Really, why would someone like me want to buy a whole roasted chicken when I could barely finish the drumsticks? Even if it were on sale, that would leave me eating chicken for one whole week---by that time, I would probably be cringing from the mere smell of it.

Come on, there was a reason why individual and single-serve packagings were invented.

One time, as I was waiting for my turn at the counter, the woman ahead of me (obviously married with kids judging by her overflowing cart) curiously looked at the contents of my cart and non-chalantly asked: student?

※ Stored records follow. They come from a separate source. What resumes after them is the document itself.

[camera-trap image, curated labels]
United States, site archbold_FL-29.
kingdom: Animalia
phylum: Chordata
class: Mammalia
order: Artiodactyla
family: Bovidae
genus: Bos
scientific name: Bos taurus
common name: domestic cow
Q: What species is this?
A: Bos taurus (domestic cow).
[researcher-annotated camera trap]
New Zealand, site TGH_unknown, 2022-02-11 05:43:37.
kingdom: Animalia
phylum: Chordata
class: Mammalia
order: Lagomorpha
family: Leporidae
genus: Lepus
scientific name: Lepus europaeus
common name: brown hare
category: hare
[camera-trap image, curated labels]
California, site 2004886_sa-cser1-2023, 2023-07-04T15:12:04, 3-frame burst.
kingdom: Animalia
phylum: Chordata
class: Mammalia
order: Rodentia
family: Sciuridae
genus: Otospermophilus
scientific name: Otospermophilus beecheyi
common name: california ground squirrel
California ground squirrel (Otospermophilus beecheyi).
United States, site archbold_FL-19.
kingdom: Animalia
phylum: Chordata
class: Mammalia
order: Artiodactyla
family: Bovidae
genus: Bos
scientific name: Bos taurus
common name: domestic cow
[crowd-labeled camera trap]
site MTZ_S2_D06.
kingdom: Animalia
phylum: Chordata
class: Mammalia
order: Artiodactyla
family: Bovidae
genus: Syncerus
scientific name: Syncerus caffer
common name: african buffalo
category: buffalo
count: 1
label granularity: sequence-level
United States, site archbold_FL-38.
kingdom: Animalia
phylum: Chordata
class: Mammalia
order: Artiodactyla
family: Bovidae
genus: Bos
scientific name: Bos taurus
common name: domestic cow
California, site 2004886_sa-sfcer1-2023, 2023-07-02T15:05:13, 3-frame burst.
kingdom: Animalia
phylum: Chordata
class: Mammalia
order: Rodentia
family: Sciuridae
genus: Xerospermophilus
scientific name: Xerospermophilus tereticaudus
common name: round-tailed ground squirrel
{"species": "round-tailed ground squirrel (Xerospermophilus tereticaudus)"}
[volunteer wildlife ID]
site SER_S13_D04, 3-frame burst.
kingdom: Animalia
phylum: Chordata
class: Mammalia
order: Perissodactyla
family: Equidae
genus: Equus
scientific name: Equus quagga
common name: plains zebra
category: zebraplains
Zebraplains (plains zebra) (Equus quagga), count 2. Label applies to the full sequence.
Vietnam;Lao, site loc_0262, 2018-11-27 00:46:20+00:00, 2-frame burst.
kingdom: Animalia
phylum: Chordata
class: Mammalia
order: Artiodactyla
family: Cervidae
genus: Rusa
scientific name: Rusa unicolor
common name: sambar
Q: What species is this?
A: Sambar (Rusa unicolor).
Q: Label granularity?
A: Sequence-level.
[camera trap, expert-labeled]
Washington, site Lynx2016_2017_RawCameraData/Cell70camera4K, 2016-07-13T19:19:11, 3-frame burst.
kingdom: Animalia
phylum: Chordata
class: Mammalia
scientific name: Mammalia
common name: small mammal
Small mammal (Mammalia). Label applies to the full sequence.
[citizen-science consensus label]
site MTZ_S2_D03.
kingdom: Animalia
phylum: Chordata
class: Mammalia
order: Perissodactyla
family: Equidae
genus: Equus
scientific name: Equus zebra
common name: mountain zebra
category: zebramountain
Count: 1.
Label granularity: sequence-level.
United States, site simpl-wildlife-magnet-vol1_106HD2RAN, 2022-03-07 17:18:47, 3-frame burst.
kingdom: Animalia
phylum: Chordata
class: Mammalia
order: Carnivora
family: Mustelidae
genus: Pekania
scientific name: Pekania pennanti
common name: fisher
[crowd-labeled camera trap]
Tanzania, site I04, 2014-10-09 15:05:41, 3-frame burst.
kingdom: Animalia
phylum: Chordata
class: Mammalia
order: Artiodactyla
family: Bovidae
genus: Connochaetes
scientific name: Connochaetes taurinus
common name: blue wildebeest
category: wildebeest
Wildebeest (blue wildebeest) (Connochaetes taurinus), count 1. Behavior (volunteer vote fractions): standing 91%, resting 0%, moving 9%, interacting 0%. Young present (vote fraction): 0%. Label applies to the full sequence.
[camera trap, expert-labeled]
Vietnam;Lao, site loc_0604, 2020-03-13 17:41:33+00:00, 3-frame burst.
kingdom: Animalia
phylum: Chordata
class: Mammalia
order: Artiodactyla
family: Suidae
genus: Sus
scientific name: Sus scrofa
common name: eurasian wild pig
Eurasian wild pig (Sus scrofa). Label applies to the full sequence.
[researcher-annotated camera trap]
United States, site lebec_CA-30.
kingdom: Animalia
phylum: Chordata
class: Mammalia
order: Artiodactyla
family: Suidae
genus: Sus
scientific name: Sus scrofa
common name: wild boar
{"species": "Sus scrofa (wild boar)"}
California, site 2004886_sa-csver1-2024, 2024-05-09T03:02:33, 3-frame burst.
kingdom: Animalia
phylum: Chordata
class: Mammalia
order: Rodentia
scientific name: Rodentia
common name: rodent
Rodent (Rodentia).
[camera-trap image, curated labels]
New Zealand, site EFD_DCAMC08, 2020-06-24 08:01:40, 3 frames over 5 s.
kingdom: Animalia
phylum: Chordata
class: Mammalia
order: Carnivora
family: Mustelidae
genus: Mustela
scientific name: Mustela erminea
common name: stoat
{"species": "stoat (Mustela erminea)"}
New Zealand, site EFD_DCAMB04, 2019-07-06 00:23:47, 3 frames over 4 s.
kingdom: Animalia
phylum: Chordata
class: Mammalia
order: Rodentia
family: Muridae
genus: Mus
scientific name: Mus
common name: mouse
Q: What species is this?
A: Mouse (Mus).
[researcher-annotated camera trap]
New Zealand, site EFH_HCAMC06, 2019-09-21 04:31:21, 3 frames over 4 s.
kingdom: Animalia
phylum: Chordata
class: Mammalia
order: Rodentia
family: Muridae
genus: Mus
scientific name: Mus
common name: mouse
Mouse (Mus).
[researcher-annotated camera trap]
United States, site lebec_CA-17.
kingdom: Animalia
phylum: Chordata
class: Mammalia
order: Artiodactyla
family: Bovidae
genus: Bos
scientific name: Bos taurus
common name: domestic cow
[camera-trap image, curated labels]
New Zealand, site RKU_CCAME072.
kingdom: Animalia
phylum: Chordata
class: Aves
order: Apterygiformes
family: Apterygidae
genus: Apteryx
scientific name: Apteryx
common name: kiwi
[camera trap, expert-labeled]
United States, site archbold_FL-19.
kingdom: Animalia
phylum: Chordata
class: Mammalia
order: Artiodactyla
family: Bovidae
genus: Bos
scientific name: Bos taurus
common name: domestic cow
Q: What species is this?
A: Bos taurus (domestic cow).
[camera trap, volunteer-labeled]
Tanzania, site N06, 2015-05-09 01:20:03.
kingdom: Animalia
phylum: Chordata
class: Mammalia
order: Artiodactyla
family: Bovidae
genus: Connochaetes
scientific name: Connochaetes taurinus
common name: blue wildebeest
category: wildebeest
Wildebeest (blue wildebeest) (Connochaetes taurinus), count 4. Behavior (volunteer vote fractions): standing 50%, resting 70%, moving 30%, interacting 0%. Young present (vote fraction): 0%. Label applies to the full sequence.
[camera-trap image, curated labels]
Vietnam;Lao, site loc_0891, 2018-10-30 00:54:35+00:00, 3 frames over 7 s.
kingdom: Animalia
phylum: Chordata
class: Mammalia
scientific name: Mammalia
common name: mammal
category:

I blanched, then felt the blood rush back to my cheeks as I stammered a reply. In less than five minutes I pretty much summed up my life and explained my civil status to a total stranger. I was holding back the tears as the cashier was ringing up my purchases---never in my life did buying milk, bread and soda crackers belittle me so. It made me feel like a social aberration, just because I was shopping for one.

I've since recovered from that experience, managing to hold my head high and match the nosy women looking at my cart stare for stare.

However, on days when I'm really feeling low, I spare myself the agony. I just head for the nearest 7-11 or the sari-sari store around the block---where the clerks and tinderas don't give you a condescending look for purchasing supplies in retail.

I realized it isn't always cheaper to buy things by the dozen.